Manning, C. D. and H. Schütze. MIT Press. 1999. ISBN 0-262-13360-1.

Eight copies of this book are available at the CS library for borrowing. Please be considerate to other students and do not keep the book(s) longer than absolutely necessary.

### Recommended & Reference Readings

#### Speech and Language Processing

Jurafsky, D. and J. H. Martin. Prentice-Hall. 2000. ISBN 0-13-095069-6.

Three copies of Jurafsky's book are available at UFAL's library.

#### Programming PERL

Wall, L., Christiansen, T. and R. L. Schwartz. O'Reilly. 1996. ISBN 0-596-00027-8.

(Sorry no large cover picture available.)

#### Natural Language Understanding

Allen, J.. Benajmins/Cummings Publishing Company 1994. ISBN 0-8053-0334-0.

#### Elements of Information Theory

Cover, T. M. and J. A. Thomas.
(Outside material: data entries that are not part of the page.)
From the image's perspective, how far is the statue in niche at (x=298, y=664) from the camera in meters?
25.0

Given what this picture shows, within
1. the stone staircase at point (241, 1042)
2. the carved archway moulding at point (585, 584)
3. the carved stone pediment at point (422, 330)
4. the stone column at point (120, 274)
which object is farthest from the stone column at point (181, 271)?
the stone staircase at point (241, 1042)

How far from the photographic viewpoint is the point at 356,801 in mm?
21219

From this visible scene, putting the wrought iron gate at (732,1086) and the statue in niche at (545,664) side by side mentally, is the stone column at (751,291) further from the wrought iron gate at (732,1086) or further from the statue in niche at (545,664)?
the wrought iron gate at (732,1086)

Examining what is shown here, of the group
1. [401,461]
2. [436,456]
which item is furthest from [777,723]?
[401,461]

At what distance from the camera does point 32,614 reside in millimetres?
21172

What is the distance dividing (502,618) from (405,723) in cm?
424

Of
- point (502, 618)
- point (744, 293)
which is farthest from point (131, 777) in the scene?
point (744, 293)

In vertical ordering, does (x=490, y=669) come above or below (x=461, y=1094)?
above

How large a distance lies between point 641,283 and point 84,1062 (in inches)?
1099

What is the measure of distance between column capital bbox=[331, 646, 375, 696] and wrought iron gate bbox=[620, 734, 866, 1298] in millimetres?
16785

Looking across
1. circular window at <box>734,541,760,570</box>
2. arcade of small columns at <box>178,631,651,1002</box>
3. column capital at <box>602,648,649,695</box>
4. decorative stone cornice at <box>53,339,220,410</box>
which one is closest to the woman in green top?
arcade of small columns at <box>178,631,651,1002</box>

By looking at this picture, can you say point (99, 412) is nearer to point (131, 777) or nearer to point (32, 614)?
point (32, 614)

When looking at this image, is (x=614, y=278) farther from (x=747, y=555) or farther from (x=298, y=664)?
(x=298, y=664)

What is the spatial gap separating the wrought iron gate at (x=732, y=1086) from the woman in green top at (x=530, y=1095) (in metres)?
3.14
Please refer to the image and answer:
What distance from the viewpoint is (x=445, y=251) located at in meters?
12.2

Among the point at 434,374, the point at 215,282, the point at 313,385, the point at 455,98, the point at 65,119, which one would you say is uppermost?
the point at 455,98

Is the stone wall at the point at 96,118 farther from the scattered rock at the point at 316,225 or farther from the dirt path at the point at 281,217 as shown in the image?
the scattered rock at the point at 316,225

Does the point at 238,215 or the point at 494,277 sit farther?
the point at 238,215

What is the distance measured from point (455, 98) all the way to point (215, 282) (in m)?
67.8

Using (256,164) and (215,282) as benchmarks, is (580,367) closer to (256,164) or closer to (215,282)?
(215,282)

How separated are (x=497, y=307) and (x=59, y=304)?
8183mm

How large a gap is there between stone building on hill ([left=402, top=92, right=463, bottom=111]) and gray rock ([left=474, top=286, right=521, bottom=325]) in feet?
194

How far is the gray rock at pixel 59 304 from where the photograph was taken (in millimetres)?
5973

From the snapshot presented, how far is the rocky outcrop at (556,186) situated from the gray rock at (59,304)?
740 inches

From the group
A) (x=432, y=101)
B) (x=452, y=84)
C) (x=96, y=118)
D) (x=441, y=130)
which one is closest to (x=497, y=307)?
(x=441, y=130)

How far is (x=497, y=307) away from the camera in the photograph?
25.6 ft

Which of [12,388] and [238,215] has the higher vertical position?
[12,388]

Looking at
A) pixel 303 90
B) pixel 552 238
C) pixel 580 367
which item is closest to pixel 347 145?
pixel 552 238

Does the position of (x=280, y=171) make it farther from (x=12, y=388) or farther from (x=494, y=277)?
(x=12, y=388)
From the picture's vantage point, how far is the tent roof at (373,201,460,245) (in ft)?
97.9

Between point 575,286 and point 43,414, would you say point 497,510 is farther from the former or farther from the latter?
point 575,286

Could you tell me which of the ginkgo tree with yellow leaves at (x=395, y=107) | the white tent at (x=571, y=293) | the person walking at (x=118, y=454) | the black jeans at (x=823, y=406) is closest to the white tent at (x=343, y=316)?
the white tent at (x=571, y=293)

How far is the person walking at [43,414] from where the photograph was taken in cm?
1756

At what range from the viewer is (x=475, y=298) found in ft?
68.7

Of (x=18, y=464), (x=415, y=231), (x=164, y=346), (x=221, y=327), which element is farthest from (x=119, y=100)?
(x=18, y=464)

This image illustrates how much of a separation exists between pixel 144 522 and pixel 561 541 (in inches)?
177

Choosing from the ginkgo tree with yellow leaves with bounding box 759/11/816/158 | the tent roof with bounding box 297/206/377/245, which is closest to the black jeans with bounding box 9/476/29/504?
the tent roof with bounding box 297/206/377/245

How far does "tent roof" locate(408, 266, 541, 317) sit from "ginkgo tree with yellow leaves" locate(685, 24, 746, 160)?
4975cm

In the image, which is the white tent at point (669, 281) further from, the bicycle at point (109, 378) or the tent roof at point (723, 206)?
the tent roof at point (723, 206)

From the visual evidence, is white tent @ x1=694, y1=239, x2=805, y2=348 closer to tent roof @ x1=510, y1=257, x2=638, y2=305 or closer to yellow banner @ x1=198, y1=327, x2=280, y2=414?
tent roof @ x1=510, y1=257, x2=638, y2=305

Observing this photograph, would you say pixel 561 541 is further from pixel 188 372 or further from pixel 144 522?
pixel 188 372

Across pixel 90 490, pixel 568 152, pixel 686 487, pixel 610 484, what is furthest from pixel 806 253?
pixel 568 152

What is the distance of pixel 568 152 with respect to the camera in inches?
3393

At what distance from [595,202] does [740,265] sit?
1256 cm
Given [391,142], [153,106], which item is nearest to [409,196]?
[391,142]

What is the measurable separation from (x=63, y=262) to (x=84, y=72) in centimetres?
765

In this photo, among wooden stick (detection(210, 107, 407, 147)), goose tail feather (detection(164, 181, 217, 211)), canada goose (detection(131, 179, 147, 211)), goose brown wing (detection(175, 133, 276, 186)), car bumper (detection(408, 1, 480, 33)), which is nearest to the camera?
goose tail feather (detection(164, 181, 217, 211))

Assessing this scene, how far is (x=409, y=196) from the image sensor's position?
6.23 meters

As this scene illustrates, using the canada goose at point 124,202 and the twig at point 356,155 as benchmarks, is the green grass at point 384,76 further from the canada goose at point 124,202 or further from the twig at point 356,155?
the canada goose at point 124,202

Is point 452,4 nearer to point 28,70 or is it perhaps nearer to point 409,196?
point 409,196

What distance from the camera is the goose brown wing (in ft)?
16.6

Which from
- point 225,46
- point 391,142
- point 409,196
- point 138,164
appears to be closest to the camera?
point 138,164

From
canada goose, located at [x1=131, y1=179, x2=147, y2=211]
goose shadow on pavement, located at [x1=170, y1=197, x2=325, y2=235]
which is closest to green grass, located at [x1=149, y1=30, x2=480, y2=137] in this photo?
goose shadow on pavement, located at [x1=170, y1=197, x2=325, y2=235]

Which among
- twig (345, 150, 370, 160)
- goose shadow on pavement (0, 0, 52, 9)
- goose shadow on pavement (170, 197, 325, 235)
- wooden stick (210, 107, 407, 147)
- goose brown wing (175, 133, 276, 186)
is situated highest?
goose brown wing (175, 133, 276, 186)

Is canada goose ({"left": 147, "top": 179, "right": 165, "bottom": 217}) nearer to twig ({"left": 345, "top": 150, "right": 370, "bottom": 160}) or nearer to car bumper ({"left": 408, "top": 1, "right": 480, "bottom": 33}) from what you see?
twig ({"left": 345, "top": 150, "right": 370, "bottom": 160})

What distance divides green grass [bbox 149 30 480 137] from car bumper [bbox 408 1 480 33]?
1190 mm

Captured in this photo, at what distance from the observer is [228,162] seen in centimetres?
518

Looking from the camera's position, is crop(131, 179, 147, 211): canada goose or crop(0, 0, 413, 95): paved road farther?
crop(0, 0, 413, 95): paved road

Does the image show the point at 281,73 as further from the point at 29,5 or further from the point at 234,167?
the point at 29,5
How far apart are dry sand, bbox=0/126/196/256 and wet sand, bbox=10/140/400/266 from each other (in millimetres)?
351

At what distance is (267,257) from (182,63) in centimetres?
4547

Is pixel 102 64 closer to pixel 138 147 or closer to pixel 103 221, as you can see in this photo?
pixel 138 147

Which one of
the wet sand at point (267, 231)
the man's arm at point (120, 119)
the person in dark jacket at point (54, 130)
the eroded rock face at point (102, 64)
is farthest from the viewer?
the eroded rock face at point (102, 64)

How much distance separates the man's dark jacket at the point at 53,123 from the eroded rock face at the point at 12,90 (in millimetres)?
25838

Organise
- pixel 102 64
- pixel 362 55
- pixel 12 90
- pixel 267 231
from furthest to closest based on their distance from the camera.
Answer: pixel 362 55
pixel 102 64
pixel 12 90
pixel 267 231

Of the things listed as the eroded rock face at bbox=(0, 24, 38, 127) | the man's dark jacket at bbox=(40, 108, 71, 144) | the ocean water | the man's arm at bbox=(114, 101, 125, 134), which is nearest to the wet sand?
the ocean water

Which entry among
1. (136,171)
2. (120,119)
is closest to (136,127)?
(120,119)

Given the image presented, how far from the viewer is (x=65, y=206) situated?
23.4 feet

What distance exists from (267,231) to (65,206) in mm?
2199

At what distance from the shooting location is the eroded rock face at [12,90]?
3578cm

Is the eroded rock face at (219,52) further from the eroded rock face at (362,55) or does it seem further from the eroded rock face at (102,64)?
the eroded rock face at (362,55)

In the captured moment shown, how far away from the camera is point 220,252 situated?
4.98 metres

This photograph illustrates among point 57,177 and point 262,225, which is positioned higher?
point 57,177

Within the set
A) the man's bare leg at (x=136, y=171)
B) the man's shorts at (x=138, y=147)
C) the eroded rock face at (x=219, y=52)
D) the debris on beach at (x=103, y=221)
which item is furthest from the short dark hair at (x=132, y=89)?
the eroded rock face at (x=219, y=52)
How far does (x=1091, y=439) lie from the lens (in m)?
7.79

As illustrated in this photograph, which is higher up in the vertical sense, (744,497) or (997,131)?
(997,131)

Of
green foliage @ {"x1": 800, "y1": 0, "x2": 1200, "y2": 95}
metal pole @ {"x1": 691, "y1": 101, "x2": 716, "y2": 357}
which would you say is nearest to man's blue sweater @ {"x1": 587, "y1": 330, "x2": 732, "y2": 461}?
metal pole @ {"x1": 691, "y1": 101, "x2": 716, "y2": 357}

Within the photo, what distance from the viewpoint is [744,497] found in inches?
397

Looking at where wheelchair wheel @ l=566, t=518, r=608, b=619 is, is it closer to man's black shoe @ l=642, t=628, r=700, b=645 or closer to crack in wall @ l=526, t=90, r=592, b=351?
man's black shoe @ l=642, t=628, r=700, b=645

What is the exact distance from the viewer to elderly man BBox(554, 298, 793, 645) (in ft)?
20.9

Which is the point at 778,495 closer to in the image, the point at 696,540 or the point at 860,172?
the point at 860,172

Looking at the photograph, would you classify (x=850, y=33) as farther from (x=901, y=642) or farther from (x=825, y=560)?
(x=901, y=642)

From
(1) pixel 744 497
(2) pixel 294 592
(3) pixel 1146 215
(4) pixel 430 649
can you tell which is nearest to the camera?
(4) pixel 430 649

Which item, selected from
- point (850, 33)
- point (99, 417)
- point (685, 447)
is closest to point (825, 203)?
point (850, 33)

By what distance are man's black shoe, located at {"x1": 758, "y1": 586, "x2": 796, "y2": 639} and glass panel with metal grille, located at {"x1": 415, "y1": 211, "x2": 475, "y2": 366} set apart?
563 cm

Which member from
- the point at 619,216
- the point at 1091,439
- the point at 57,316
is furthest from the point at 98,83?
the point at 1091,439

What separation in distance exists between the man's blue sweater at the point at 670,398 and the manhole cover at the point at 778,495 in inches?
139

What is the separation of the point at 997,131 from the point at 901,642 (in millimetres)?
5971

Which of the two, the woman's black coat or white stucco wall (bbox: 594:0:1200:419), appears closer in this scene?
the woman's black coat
Wiley. 1991. ISBN 0-471-06259-6.

#### Statistical Language Learning

Charniak, E. MIT Press. 1996. ISBN 0-262-53141-0.

#### Statistical Methods for Speech Recognition

Jelinek, F. MIT Press. 1998. ISBN 0-262-10066-5.

Four copies of Jelinek's book are available at UFAL's library, but they are primarily reserved for those taking Nino Peterek's and/or Filip Jurcicek's courses.

### Proceedings of major conferences (related to Natural Language Processing)

Some of the Proceedings are available at UFAL's library, physically and/or in electronic form. Most of them are, however, freely available through the ACL Anthology, including all volumes of the Computational Linguistics journal and the new Transactions of the ACL journal.

• ACL (Association of Computational Linguistics)
• European Chapter of the ACL
• North American Chapter of the ACL
• EMNLP (Empirical Methods in Natural Language Processing)
• COLING (International Committee of Computational Linguistics)
• ANLP (Applied Natural Language Processing, by ACL)
• ACL SIGDAT, other SIG (Special Interest Groups) Workhops, such as WVLC (Workshop on Very - Large Corpora)
• DARPA HLT (Defense Advanced Research Project Agency Human Language Technology Workshops)

### Other Resources

• CLSP Workshops: Language Engineering for Students and Professionals Integrating Research - and Education

• Some interesting statistics on Czech and English.